**Challenge**
In the entries below, replace "bowler hat" with "derby hat" wherever it occurs and write the lines out again with nothing else changed. Omit the pictures.

**Data lines**

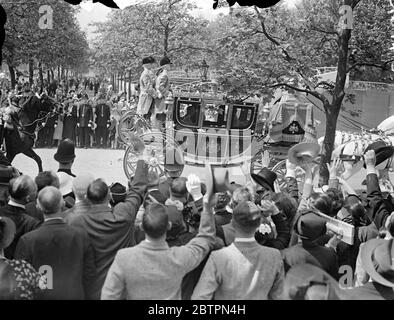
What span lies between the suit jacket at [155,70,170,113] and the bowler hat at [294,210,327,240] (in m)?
6.82

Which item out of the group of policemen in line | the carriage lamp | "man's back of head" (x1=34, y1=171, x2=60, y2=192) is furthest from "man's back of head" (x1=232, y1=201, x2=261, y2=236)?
the group of policemen in line

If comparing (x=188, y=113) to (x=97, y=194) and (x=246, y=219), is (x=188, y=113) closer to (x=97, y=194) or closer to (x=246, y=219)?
(x=97, y=194)

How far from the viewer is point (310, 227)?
384 cm

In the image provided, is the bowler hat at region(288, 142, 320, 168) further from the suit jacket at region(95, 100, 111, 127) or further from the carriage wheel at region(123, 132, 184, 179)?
the suit jacket at region(95, 100, 111, 127)

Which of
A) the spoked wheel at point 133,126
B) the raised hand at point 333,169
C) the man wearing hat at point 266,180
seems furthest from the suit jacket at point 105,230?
the spoked wheel at point 133,126

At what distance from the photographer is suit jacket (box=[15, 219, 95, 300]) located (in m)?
3.60

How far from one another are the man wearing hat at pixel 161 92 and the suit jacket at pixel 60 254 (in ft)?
22.4

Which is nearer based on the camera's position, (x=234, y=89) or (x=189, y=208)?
(x=189, y=208)

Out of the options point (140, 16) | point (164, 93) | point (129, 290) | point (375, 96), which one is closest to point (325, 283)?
point (129, 290)

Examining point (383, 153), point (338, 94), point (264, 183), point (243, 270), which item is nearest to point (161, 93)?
point (338, 94)

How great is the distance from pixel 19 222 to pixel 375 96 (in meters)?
20.5

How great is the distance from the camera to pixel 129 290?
3197mm

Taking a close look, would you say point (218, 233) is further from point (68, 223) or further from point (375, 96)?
point (375, 96)
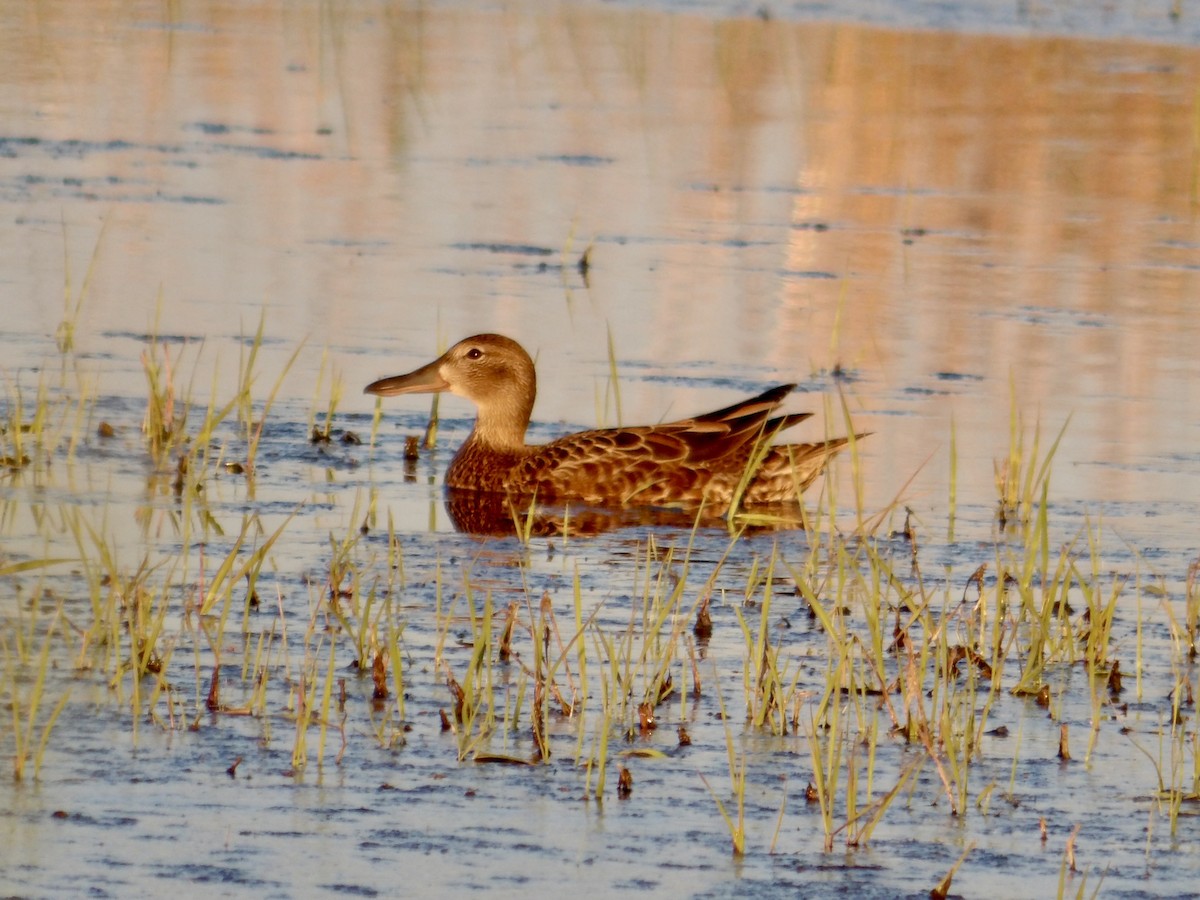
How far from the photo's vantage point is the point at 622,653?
5711mm

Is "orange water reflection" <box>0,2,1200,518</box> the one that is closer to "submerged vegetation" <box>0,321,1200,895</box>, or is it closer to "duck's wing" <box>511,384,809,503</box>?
"duck's wing" <box>511,384,809,503</box>

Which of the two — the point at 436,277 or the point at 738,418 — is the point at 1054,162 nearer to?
the point at 436,277

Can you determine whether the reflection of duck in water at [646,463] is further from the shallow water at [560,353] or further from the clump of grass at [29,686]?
the clump of grass at [29,686]

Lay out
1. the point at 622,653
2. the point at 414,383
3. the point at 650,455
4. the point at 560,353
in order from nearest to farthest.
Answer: the point at 622,653, the point at 650,455, the point at 414,383, the point at 560,353

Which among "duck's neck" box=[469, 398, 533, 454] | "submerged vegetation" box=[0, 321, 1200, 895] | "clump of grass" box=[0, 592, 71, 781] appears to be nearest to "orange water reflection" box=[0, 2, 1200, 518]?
"duck's neck" box=[469, 398, 533, 454]

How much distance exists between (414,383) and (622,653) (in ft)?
11.2

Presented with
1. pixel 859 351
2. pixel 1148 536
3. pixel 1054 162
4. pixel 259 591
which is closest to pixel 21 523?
pixel 259 591

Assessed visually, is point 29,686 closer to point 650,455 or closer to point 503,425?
point 650,455

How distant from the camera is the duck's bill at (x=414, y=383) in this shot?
884 centimetres

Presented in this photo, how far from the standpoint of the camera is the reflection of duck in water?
8.42 m

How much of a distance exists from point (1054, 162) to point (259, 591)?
33.0 feet

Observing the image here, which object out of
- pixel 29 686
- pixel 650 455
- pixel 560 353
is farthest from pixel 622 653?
pixel 560 353

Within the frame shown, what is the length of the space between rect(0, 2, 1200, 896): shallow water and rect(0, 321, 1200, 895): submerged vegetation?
3cm

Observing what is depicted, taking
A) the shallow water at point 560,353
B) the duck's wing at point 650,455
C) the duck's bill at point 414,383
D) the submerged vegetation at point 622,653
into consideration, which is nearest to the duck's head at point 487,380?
the duck's bill at point 414,383
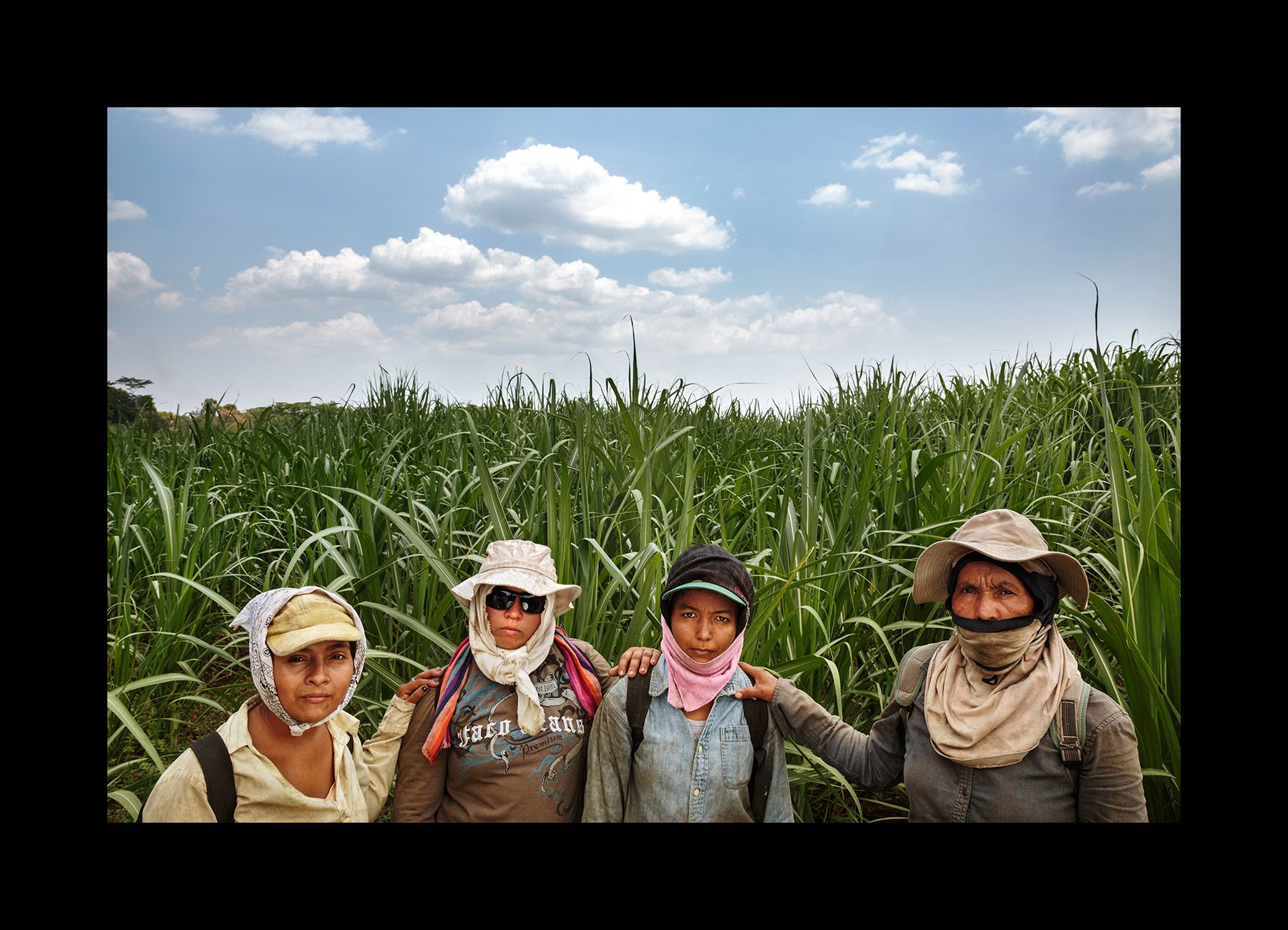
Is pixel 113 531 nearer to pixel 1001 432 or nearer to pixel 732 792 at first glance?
pixel 732 792

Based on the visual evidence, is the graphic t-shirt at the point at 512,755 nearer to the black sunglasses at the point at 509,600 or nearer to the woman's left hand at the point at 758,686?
the black sunglasses at the point at 509,600

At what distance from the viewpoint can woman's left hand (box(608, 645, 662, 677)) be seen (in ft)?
4.49

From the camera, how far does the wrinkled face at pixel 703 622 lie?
1.30 metres

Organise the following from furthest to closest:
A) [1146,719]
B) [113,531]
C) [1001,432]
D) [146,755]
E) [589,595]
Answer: [1001,432], [113,531], [146,755], [589,595], [1146,719]

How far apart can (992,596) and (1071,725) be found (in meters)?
0.25

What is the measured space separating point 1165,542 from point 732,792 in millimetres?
1115

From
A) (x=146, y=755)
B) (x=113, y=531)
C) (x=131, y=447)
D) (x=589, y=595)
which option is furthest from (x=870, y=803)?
(x=131, y=447)

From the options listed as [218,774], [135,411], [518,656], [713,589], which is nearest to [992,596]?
[713,589]

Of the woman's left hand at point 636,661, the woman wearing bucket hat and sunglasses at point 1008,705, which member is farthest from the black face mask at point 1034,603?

**The reply**
What span lies between the suit jacket at [155,70,170,113] and the derby hat at [294,210,327,240] (in m)?
6.82

Which item out of the group of policemen in line | the carriage lamp | "man's back of head" (x1=34, y1=171, x2=60, y2=192) is furthest from "man's back of head" (x1=232, y1=201, x2=261, y2=236)?
the group of policemen in line

If comparing (x=188, y=113) to (x=97, y=194) and (x=246, y=219), is (x=188, y=113) closer to (x=97, y=194) or closer to (x=246, y=219)?
(x=97, y=194)

How far from the viewer is point (310, 227)?
384 cm

In the image provided, is the derby hat at region(288, 142, 320, 168) further from the suit jacket at region(95, 100, 111, 127) or further from the carriage wheel at region(123, 132, 184, 179)?
the suit jacket at region(95, 100, 111, 127)

Which of
A) the spoked wheel at point 133,126
B) the raised hand at point 333,169
C) the man wearing hat at point 266,180
seems furthest from the suit jacket at point 105,230?
the spoked wheel at point 133,126

At what distance from the photographer is suit jacket (box=[15, 219, 95, 300]) located (in m)?
3.60

How far from one another are the man wearing hat at pixel 161 92 and the suit jacket at pixel 60 254 (in ft)?
22.4

Which is nearer based on the camera's position, (x=234, y=89) or (x=189, y=208)?
(x=189, y=208)

Out of the options point (140, 16) | point (164, 93) | point (129, 290) | point (375, 96), which one is closest to point (325, 283)?
point (129, 290)

Examining point (383, 153), point (338, 94), point (264, 183), point (243, 270), which item is nearest to point (161, 93)?
point (338, 94)

How great is the distance from pixel 19 222 to pixel 375 96 (in meters)?
20.5

How great is the distance from the camera to pixel 129 290?
3197mm

Taking a close look, would you say point (218, 233) is further from point (68, 223) or further from point (375, 96)?
point (375, 96)
How far from the photo's vantage point is the point at 622,653?
5711mm

Is "orange water reflection" <box>0,2,1200,518</box> the one that is closer to "submerged vegetation" <box>0,321,1200,895</box>, or is it closer to "duck's wing" <box>511,384,809,503</box>?
"duck's wing" <box>511,384,809,503</box>

Which of the two — the point at 436,277 or the point at 738,418 — is the point at 1054,162 nearer to?
the point at 436,277

Can you determine whether the reflection of duck in water at [646,463] is further from the shallow water at [560,353] or further from the clump of grass at [29,686]?
the clump of grass at [29,686]

Lay out
1. the point at 622,653
2. the point at 414,383
3. the point at 650,455
4. the point at 560,353
in order from nearest to farthest.
Answer: the point at 622,653, the point at 650,455, the point at 414,383, the point at 560,353

Which among "duck's neck" box=[469, 398, 533, 454] | "submerged vegetation" box=[0, 321, 1200, 895] | "clump of grass" box=[0, 592, 71, 781] appears to be nearest to "orange water reflection" box=[0, 2, 1200, 518]?
"duck's neck" box=[469, 398, 533, 454]

How much distance exists between (414,383) and (622,653) (in ft)?
11.2

Presented with
1. pixel 859 351
2. pixel 1148 536
3. pixel 1054 162
4. pixel 259 591
which is closest to pixel 21 523?
pixel 259 591

Assessed visually, is point 29,686 closer to point 650,455 or closer to point 503,425?
point 650,455

How distant from the camera is the duck's bill at (x=414, y=383) in this shot?
884 centimetres

Presented in this photo, how far from the standpoint of the camera is the reflection of duck in water?
8.42 m

How much of a distance exists from point (1054, 162) to point (259, 591)?
33.0 feet

Observing the image here, which object out of
- pixel 29 686
- pixel 650 455
- pixel 560 353
is farthest from pixel 622 653?
pixel 560 353

Within the frame shown, what is the length of the space between rect(0, 2, 1200, 896): shallow water and rect(0, 321, 1200, 895): submerged vegetation?
3cm

Observing what is depicted, taking
A) the shallow water at point 560,353
B) the duck's wing at point 650,455
C) the duck's bill at point 414,383
D) the submerged vegetation at point 622,653
into consideration, which is nearest to the duck's head at point 487,380?
the duck's bill at point 414,383
Is pixel 113 531 nearer to pixel 1001 432 or nearer to pixel 732 792 at first glance?
pixel 732 792

Based on the visual evidence, is the graphic t-shirt at the point at 512,755 nearer to the black sunglasses at the point at 509,600 or nearer to the woman's left hand at the point at 758,686?
the black sunglasses at the point at 509,600

At what distance from the viewpoint can woman's left hand (box(608, 645, 662, 677)) be seen (in ft)?
4.49

From the camera, how far does the wrinkled face at pixel 703 622 lie?
1.30 metres

Organise the following from furthest to closest:
A) [1146,719]
B) [113,531]
C) [1001,432]
D) [146,755]
E) [589,595]
Answer: [1001,432], [113,531], [146,755], [589,595], [1146,719]

How far apart can (992,596) and (1071,725) be found (in meters)?
0.25

What is the measured space separating point 1165,542 from point 732,792 in millimetres?
1115

From
A) (x=146, y=755)
B) (x=113, y=531)
C) (x=131, y=447)
D) (x=589, y=595)
which option is furthest from (x=870, y=803)?
(x=131, y=447)

From the options listed as [218,774], [135,411], [518,656], [713,589], which is nearest to [992,596]?
[713,589]

Of the woman's left hand at point 636,661, the woman wearing bucket hat and sunglasses at point 1008,705, which member is farthest from the black face mask at point 1034,603?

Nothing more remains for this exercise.